# do you eat the wipers



## fishing#1

do you guys/gals eat the wipers if so how do you cook them?


----------



## Packfish

I have- dusted with egg, fllour and lemon pepper and fried right there after catching.
Seemed pretty good to me.


----------



## Grandpa D

Wiper is just OK to eat.
They are a lot more fun to catch.
If you do try to cook one, be sure to cut out the blood vein that runs along the side of the fillet.


----------



## SingleShot man

+1000, Packfish. That's my method. it's how I got my girl to eat fish! Seriously, she wouldn't touch anything remotely aquatic (the first 30 years of her life) until I fed he r a fried Wiper. Now she craves sushi. Wipers are awesome fried; add a little lemon juice just before serving.


----------



## dunn_gary

I fillet mine, no bones, skin, etc., just a nice piece of flesh. Then I fry them in butter (Can't Believe It's Not Butter, as I have a cholestrol problem), splashing on a bit of lemon juice, and sprinkling with Tony Chachere's Creole Seasoning! MMMMM GGGoooooddddd :!: :!: :!: :!: 
Most fish tastes good this way.
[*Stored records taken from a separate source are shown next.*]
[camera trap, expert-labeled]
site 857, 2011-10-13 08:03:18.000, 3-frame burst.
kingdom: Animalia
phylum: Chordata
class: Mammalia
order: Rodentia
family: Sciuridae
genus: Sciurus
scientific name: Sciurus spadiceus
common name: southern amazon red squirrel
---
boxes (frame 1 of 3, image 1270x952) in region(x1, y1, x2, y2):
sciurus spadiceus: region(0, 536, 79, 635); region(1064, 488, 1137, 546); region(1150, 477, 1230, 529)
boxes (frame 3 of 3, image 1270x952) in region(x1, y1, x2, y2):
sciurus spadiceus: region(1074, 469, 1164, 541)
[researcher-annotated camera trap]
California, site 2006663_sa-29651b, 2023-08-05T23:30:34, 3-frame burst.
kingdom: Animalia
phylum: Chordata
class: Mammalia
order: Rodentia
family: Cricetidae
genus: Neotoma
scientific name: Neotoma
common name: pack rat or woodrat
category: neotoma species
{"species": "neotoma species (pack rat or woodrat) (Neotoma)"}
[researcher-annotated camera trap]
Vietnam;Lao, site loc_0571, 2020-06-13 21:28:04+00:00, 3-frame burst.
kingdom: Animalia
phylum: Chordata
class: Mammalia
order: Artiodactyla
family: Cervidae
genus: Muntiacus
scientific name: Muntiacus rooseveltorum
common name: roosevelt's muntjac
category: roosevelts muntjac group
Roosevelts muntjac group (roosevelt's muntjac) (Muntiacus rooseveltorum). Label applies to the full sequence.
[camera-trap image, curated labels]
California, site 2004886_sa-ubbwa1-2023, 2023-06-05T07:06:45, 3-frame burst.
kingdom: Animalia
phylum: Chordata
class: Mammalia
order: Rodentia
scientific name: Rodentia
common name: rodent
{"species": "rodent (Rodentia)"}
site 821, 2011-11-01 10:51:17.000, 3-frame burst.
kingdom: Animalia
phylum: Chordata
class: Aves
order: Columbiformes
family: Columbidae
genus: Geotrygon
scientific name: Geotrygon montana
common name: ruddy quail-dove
Some fish I like to bread, esp. trout, but they are good this way as well.


----------



## wyogoob

I like to steam that flakey white meat of wipers and stripers. (I like them fried too, but I'm trying to keep the weight down) 

Put the fillets on a buttered tray, skin down, add some water and butter. 
Put salt, pepper and lemon juice on top.
Cover with foil. 
Cook in oven at 325° F for 30 minutes.
Remove foil.
Drain tray, cook another 10 minutes.


----------